Im Kanton Bern hat Regierungsrat Schnegg sein Sozial-Sparprogramm wohlweislich unter Verschluss gehalten und erst ein paar Tage vor der Diskussion im Grossen Rat veröffentlicht. Das bernische Sozialhilfegesetz gleicht teilweise einem Strafvollzug für Sozilahilfeabhängige. Deshalb sieht Schnegg‘s Sparprogramm vor, jungen Erwachsenen, die weder arbeiten noch eine Ausbildung absolvieren, den Grundbedarf um 30 % zu kürzen. Dieselbe Kürzung gibt es für jene, die nach einem halben Jahr Sozialhilfebezug noch immer keine der beiden Amtssprachen (Deutsch oder Französisch) beherrschen. Allein 800’000 Franken können durch die Schliessung von zwei Übergangsheimen für Flüchtlinge und 400‘000 Franken bei der Mütter- und Väterberatung gespart werden.
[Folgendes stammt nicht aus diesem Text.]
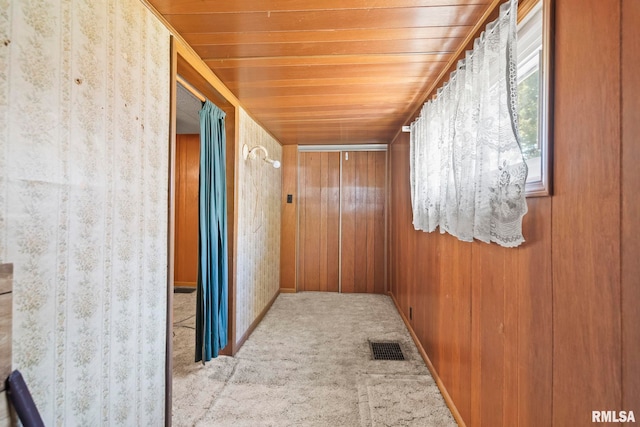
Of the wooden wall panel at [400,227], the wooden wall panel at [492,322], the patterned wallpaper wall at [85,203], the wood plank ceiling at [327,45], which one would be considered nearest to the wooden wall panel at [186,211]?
the wood plank ceiling at [327,45]

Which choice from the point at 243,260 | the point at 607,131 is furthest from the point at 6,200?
the point at 243,260

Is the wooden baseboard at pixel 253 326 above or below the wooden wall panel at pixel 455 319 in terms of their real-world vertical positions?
below

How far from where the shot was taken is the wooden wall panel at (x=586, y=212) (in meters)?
0.66

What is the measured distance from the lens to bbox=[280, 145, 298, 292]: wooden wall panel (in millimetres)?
4012

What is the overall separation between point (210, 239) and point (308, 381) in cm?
127

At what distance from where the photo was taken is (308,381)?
1913 mm

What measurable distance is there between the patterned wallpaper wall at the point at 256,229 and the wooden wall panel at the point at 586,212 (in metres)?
2.15

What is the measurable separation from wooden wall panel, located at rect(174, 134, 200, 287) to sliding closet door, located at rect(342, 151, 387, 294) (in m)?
2.38

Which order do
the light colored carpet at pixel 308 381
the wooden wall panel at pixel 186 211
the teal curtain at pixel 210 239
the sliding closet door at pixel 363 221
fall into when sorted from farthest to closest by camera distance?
the wooden wall panel at pixel 186 211 < the sliding closet door at pixel 363 221 < the teal curtain at pixel 210 239 < the light colored carpet at pixel 308 381

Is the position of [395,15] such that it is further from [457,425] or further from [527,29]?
[457,425]

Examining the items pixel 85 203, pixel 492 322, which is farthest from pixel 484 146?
pixel 85 203

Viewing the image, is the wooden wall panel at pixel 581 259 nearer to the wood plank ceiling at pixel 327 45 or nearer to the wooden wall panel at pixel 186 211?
the wood plank ceiling at pixel 327 45

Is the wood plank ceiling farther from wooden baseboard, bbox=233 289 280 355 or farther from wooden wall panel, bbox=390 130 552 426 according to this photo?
wooden baseboard, bbox=233 289 280 355

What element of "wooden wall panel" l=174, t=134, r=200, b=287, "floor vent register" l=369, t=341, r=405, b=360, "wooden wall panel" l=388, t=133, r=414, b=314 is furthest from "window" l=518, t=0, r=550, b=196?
"wooden wall panel" l=174, t=134, r=200, b=287
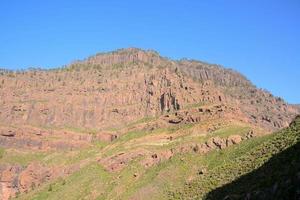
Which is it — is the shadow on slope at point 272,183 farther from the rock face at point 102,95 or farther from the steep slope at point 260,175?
the rock face at point 102,95

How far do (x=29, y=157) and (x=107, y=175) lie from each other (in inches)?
1317

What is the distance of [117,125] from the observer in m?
136

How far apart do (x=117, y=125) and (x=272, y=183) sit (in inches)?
3911

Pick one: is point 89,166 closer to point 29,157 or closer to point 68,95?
point 29,157

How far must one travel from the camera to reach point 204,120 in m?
97.0

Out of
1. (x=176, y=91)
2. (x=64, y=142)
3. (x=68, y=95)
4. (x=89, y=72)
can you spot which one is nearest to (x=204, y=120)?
(x=176, y=91)

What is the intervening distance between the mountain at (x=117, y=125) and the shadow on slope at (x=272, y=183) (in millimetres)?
21315

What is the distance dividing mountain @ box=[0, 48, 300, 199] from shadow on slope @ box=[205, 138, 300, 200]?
21.3 m

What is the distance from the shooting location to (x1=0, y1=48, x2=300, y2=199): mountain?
82.3m

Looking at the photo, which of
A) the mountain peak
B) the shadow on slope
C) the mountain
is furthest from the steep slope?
the mountain peak

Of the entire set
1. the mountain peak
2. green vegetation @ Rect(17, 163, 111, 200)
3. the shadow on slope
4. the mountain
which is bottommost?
the shadow on slope

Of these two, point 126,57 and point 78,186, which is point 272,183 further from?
point 126,57

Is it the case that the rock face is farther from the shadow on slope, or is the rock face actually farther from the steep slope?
the shadow on slope

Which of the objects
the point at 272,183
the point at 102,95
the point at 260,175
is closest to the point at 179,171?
the point at 260,175
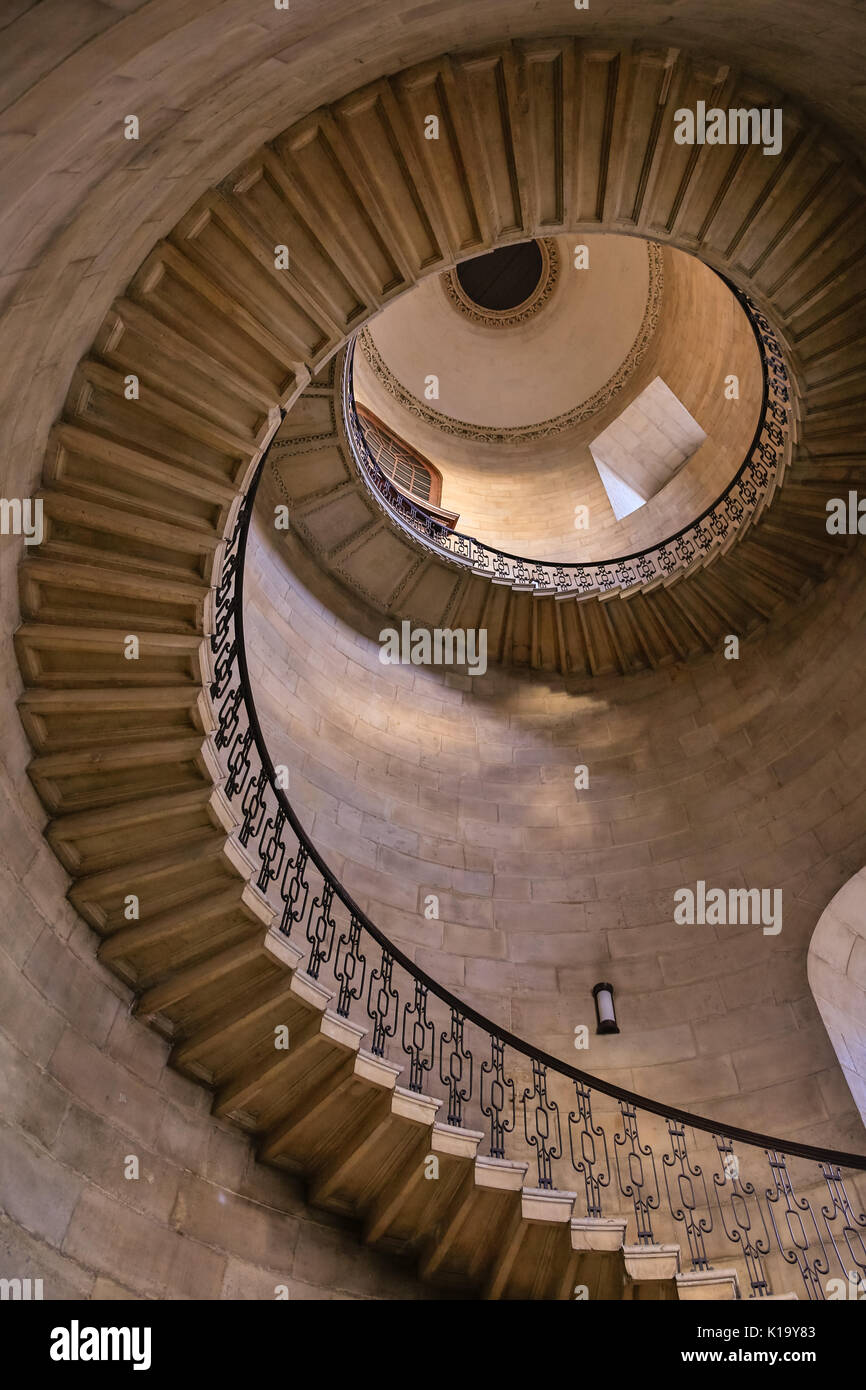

Dann kommen Kleinkinder, Kitas, Schwule, Jugendliche und Frauen dran, als Beispiele: Spielgruppen (- 250‘000), Fachstelle Spielraum (- 50‘000), Homosexuelle Arbeitsgruppe (- 50‘000), Aufhebung der Beiträge an den Internationalen Sozialdienst (- 57‘000) und an die Frauenberatungsstelle Infra (- 40‘000). Gespart wird zudem bei den Beiträgen an die SAH-Arbeitsvermittlung, an Caritas und an das Schweizerische Rote Kreuz.

Eine soziale Politik ist so etwas nicht. Auch keine, die mit Fürsorge etwas zu tun haben könnte. Eine Schlagzeile zur landesweiten Abbaubewegung bringt es auf den Punkt: „Brutal asozial!“

(Quellen: SDA, Bund, NZZ, Vorwärts)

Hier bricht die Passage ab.